Real true love in dramas

(By Laica)

{I’m excited to introduce another guest blogger to my readers. Some of you may know Laica from the Dramabeans’ Open Thread where she’s a regular commenter. I find Laica’s writing thoughtful and eloquent and am confident you’ll love her posts. –thundie}

[Hello Thundie’s Prattle readers! My name is Laica. Thundie has invited me to be a guest blogger here on TP and I am super excited and extremely honoured to be in such an awesome company of writers (also a little nervous). I hope you will enjoy my posts.]

Ask a devoted addict why he or she loves kdramas, and you’ll likely get one of a variety of answers: the unique storylines, the language and culture, the length and format, the pretty… or probably a combination of all of these.
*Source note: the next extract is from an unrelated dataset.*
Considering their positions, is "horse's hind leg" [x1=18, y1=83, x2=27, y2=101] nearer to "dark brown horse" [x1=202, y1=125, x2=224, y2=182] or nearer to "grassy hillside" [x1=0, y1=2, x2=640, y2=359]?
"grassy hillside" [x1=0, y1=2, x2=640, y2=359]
Plus a special magic only kdramas have, which keeps us glued to our screens, laughing, crying, at times yelling, and then doing it all over again (sometimes sitting through some truly atrocious dramas).

A big part of the magic of kdramas is the love story that most of them are anchored around. A good kdrama reels us in with its One True Pairing from the very first episode, none the less powerful for all that we can see it coming so early. We usually know from the first ten minutes – sometimes even from the drama synopsis – who will end up together, and yet it’s really all about the journey. We all have a handful of dramas that are very dear to our hearts not for their overall quality, which frankly might be questionable, but for The Couple. Because they made us laugh and cry and care about them; they broke our hearts and put them back together with the way they loved each other – devotedly, courageously. The love stories that stay with us long after we watch them, and maybe prompt us to rewatch them multiple times, and recommend them to our family and friends, and sometimes even blog about them.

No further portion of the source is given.